Texto do documento:
☆ ☆ ☆ ☆ ☆ ☆ ☆

Jessie Buckley não é exatamente uma desconhecida — críticos a reverenciam, diretores disputam sua intensidade e colegas a descrevem como uma intérprete magnética. Mas, curiosamente, ainda não é chamada de “estrela” no sentido popular do termo. Esse lugar pode mudar em breve. Com Hamnet, adaptação do livro de Maggie O’Farrell, Buckley interpreta Agnes Hathaway, a esposa de Shakespeare, numa performance que já gera burburinhos de indicação ao Oscar. O filme, elogiado pela crítica desde as primeiras exibições em festivais, destaca sua capacidade de se transformar: do olhar materno marcado pela dor até a força silenciosa de uma mulher que a história relegou a nota de rodapé, Buckley dá carne, voz e alma a uma figura que sempre viveu nas margens da narrativa de Shakespeare. É um papel que parece feito sob medida para ela — e que pode render sua segunda indicação ao reconhecimento da Academia.


Essa não seria sua primeira vez na disputa. Em 2022, Jessie já foi indicada ao Oscar de Melhor Atriz Coadjuvante por The Lost Daughter, de Maggie Gyllenhaal, ao interpretar a versão jovem da personagem de Olivia Colman (com quem já trabalhou mais de uma vez, assim como Paul Mescal). Antes disso, já havia mostrado seu talento em Wild Rose (2018), como a cantora country escocesa recém-saída da prisão em busca de um sonho em Nashville. O filme não só rendeu aplausos universais, como consolidou sua imagem de atriz-cantora: Buckley gravou a trilha sonora e transformou a canção “Glasgow (No Place Like Home)” em hino emocional, vencendo o Critics’ Choice Awards de Melhor Canção Original.

☆ ☆ ☆ ☆ ☆ ☆ ☆

Dados exibidos:
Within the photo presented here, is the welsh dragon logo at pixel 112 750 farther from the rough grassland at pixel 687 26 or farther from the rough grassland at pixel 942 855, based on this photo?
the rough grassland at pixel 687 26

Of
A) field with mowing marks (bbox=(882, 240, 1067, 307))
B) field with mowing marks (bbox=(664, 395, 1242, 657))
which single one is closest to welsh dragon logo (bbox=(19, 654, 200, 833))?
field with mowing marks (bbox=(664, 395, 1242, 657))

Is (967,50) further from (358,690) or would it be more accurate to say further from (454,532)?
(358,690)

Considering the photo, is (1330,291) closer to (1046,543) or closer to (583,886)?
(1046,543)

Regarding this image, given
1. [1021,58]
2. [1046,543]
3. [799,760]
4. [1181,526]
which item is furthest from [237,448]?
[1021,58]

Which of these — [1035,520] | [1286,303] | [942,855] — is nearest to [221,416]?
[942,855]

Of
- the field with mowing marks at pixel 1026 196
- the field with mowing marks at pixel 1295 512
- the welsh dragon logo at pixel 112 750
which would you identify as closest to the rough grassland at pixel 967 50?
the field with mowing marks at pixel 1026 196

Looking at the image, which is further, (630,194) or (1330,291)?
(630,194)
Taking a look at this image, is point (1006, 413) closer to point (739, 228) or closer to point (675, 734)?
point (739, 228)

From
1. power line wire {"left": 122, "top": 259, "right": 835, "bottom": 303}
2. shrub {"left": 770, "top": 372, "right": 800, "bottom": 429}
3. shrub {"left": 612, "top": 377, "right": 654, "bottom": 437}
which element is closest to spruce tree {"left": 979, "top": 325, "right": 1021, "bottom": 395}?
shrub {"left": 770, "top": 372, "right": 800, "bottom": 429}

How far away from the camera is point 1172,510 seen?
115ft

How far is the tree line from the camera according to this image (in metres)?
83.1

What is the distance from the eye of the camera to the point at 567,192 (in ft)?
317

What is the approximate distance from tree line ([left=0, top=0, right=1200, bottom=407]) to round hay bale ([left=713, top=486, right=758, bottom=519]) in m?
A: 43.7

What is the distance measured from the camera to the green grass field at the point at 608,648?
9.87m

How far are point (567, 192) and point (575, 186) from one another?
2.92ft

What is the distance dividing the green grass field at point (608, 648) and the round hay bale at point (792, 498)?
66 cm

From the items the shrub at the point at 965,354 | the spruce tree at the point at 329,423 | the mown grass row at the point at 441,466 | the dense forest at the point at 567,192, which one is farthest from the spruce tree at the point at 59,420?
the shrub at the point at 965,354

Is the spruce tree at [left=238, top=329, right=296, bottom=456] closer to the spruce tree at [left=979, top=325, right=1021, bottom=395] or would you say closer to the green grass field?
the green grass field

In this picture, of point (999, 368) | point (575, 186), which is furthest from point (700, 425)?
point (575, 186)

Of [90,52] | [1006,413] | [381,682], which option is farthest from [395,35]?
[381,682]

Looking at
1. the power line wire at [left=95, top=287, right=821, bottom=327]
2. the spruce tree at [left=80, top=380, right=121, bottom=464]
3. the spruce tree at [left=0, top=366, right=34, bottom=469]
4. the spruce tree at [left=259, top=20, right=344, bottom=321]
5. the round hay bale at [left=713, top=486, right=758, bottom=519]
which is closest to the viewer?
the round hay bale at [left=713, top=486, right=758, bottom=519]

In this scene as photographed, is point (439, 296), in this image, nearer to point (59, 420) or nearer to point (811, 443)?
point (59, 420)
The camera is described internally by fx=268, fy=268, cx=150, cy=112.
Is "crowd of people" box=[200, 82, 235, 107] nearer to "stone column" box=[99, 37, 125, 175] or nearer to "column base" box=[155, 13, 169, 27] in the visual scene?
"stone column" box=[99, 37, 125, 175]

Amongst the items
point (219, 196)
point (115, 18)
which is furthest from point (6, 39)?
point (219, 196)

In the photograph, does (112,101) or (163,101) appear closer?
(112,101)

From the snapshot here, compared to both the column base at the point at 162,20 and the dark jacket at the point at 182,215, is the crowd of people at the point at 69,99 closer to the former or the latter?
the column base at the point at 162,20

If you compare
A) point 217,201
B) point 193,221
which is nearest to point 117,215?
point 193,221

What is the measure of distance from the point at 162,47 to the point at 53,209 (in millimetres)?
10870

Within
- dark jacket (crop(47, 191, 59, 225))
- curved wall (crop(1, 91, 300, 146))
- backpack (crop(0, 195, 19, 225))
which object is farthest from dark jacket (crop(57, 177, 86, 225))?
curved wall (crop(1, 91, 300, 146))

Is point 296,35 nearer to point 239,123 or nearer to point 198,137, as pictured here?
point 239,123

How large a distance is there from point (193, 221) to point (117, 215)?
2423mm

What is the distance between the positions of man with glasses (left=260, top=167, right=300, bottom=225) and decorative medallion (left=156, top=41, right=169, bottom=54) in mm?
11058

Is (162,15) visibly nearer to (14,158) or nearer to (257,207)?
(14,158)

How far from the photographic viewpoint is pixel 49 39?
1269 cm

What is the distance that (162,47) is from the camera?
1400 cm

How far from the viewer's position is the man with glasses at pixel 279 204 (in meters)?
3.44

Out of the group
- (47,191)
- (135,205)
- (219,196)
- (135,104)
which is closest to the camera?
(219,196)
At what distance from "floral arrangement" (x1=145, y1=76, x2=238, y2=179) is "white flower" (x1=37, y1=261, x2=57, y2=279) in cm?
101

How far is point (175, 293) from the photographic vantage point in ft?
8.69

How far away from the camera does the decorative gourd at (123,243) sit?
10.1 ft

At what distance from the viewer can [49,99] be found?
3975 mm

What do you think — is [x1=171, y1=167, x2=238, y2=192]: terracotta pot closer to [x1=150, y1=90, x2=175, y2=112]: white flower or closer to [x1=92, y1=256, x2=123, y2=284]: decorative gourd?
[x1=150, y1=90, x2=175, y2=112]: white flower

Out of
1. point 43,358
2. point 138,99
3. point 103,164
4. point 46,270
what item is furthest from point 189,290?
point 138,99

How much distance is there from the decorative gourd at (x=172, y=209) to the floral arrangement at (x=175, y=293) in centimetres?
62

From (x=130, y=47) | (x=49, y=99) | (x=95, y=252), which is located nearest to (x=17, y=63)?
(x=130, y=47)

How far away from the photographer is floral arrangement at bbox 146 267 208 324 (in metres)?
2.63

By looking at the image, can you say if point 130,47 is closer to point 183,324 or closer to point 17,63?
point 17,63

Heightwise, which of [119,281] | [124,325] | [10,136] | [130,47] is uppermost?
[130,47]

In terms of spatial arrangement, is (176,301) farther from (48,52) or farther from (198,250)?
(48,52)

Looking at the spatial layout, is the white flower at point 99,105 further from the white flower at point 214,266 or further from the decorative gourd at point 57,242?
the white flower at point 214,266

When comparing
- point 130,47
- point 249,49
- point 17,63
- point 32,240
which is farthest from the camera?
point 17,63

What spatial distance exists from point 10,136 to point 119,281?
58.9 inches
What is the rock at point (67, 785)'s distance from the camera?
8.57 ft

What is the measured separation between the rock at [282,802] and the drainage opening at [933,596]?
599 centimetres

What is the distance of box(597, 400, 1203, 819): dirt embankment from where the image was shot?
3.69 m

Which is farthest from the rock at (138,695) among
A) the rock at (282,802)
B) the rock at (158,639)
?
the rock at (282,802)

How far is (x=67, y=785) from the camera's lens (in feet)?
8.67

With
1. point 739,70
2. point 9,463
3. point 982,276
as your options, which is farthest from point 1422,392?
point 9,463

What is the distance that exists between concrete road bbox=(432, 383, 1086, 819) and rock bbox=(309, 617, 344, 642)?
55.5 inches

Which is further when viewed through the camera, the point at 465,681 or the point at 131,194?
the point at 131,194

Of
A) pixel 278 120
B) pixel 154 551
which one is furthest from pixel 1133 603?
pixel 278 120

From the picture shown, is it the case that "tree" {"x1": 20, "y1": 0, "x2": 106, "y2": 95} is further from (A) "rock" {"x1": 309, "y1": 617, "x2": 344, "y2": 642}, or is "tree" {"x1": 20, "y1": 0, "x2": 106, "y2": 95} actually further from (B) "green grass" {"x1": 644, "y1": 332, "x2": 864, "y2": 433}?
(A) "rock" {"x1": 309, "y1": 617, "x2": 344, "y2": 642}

☆ ☆ ☆ ☆ ☆ ☆ ☆

Objetivos:
**a)** Diga se cada afirmação abaixo está de acordo com o texto sobre Jessie Buckley, respondendo sim ou não e citando as palavras do texto que decidem a questão. (i) Em Hamnet, Buckley faz o papel da esposa de Shakespeare. (ii) A primeira indicação dela ao Oscar foi na categoria de Melhor Atriz. (iii) Em Wild Rose, ela vive uma cantora country escocesa.
**b)** Copie do texto sobre Jessie Buckley o trecho que abre com as palavras "Essa não seria" e fecha com "Melhor Canção Original.".
**c)** No texto sobre Jessie Buckley, transforme em lista o parágrafo que começa com "Essa não seria sua primeira vez na disputa", mantendo os fatos principais.

Respostas:
**a)**
(i) Sim: "Buckley interpreta Agnes Hathaway, a esposa de Shakespeare"
(ii) Não: "Em 2022, Jessie já foi indicada ao Oscar de Melhor Atriz Coadjuvante por The Lost Daughter"
(iii) Sim: "como a cantora country escocesa recém-saída da prisão em busca de um sonho em Nashville"

**b)**
Essa não seria sua primeira vez na disputa. Em 2022, Jessie já foi indicada ao Oscar de Melhor Atriz Coadjuvante por The Lost Daughter, de Maggie Gyllenhaal, ao interpretar a versão jovem da personagem de Olivia Colman (com quem já trabalhou mais de uma vez, assim como Paul Mescal). Antes disso, já havia mostrado seu talento em Wild Rose (2018), como a cantora country escocesa recém-saída da prisão em busca de um sonho em Nashville. O filme não só rendeu aplausos universais, como consolidou sua imagem de atriz-cantora: Buckley gravou a trilha sonora e transformou a canção “Glasgow (No Place Like Home)” em hino emocional, vencendo o Critics’ Choice Awards de Melhor Canção Original.

**c)**
- Em 2022, foi indicada ao Oscar de Melhor Atriz Coadjuvante por The Lost Daughter, de Maggie Gyllenhaal.
- Nesse filme, interpretou a versão jovem da personagem de Olivia Colman.
- Já trabalhou mais de uma vez com Olivia Colman e com Paul Mescal.
- Em Wild Rose (2018), fez uma cantora country escocesa recém-saída da prisão que busca um sonho em Nashville.
- O filme consolidou sua imagem de atriz-cantora.
- Ela gravou a trilha sonora do filme.
- Venceu o Critics' Choice Awards de Melhor Canção Original com "Glasgow (No Place Like Home)".